Fork me on GitHub

Regular security features

  • Full implementation of OpenID's discovery, verification, and rediscovery requirements.
  • HTTPS certificates are validated against CRL (certificate revocation list).
  • XRI resolution using 100% HTTPS.
  • XRIs resolve to CanonicalID (i-number) claimed identifiers.
  • Replay protection when working with OpenID 1.x RP or OP
  • OP: all extensions are always signed.
  • RP: return_to callback parameters signed to protect against tampering.
  • RP: ignores unsigned extensions from OPs by default.
  • RP: replay protection is always provided (except stateless mode). For OpenID 1.1, 2.0, even if using private associations.
  • 490+ unit tests to verify correct behavior in optimal, suboptimal and attack scenarios.
  • Based on .NET platform to protect against buffer overflows and many other attack vectors already protected against as part of the platform.

Optional enhanced security

  • Whitelist/blacklist hosts
  • Require HTTPS for all discovery and authentication.
  • Disallow OpenID 1.x interop (requiring a minimum version of 2.0, for example)
  • Set minimum/maximum bit length for issued/accepted associations.
  • SHA-384 and SHA-512 hashes in addition to the standard SHA-1 and SHA-256 for optional increased security.
  • OP: Configure unique lifetimes to each association bit length.
  • OP: Sample PPID (pairwise unique anonymous) identifier generator to protect privacy of your customers.
  • RP: Filter allowed logins based on OP endpoint, claimed identifier, directed identity, or OP-supported extensions.
  • RP: Reject unsolicited assertions.
  • RP: Disable delegated identifiers.
  • RP: Configure lifetime of private secret used for return_to signing.

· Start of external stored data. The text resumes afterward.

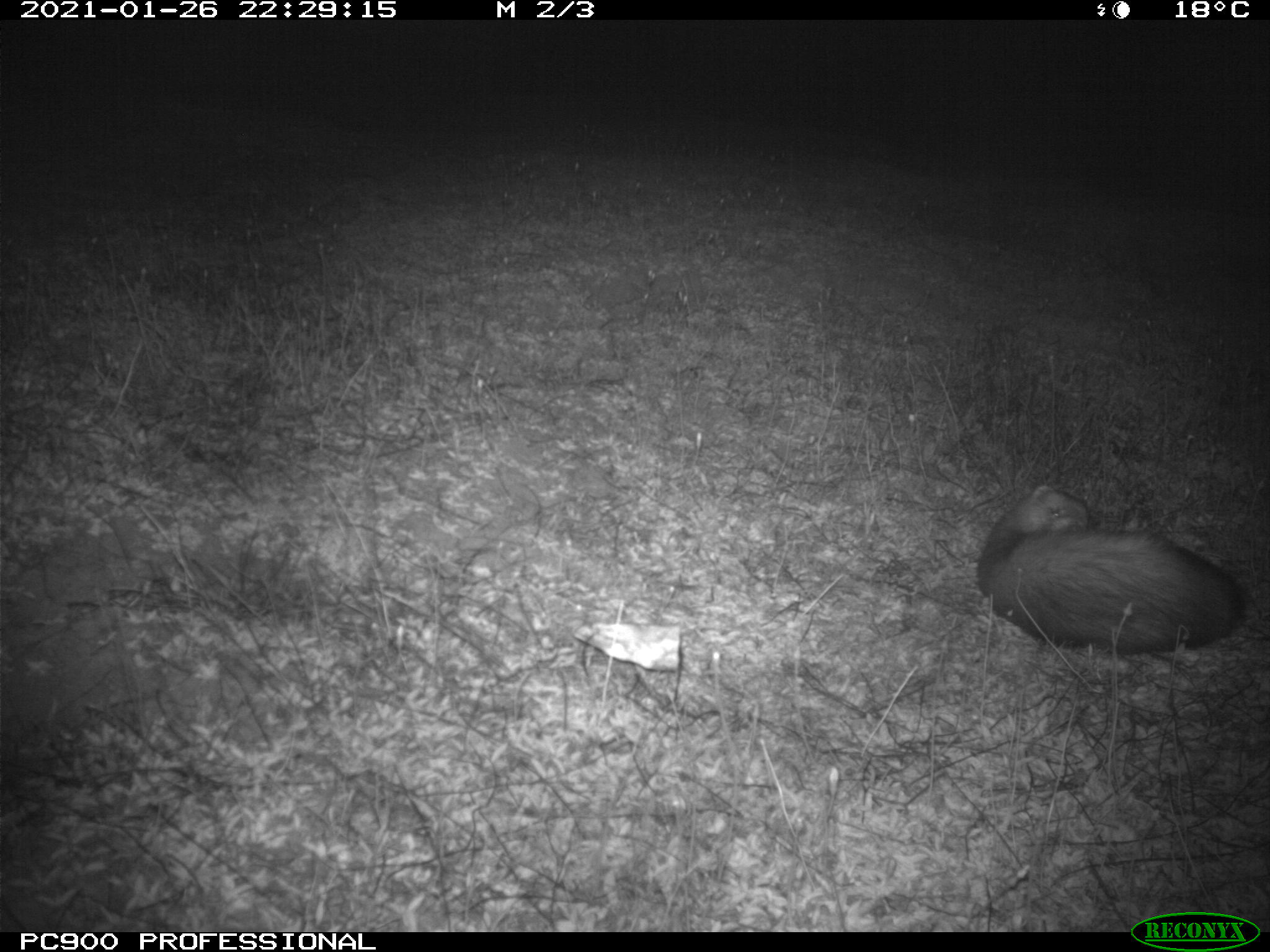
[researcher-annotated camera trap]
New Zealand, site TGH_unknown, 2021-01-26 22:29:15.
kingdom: Animalia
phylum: Chordata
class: Mammalia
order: Carnivora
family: Mustelidae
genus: Mustela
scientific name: Mustela furo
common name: ferret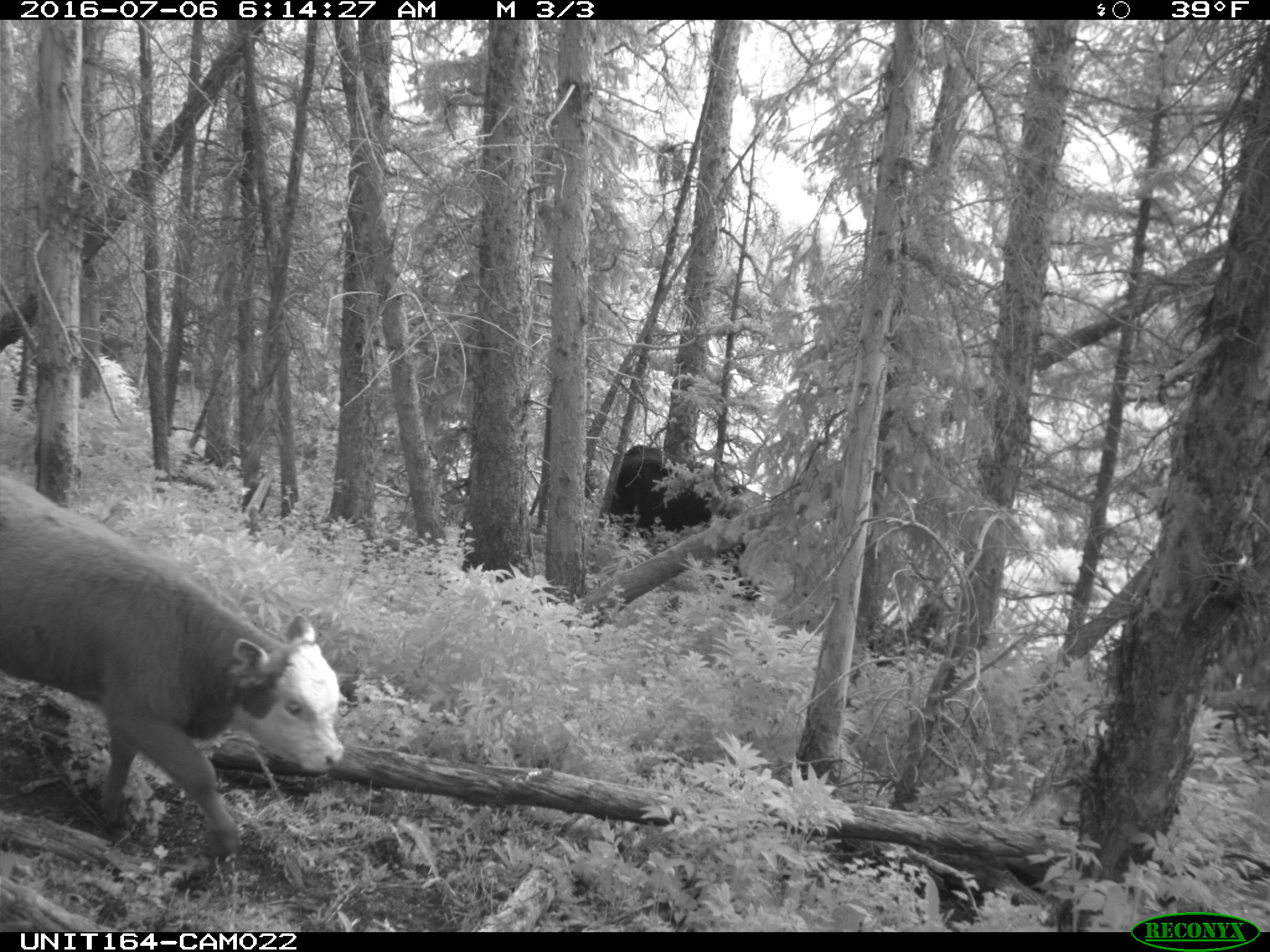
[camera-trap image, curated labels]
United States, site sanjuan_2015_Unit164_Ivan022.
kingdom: Animalia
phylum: Chordata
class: Mammalia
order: Artiodactyla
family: Bovidae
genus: Bos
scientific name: Bos taurus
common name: domestic cow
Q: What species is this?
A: Bos taurus (domestic cow).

Security options are configurable for the whole web site or per endpoint.

Security News bulletins

DNS poisoning + (Debian's) weak HTTPS certificates

A recent security news bulletin revealed that  Debian and derivative Linux operating systems have been generating extremely weak HTTPS certificates for years. As a result, OpenID relying party web sites may be vulnerable to a brute force HTTPS certificate plus DNS poisoning attack to phish users passwords and/or spoof users' identities. The mitigation for this is for the RP's OpenID implementation to check the HTTPS certificate revocation list (CRL) for added security against these weak certificates.

Since DotNetOpenId is based on the .NET platform and leverages its HTTPS security framework, all web sites that use DotNetOpenId can protect against this attack by adding this line to the hosting web site's startup code:

System.Net.ServicePointManager.CheckCertificateRevocationList = true;

Or add this to your Web.config file:

<system.net>
	<settings>
		<servicePointManager checkCertificateRevocationList="true"/>
	</settings>
</system.net>

This requires full trust in your web app, and will unfortunately not work in many shared host environments that give web apps only partial trust.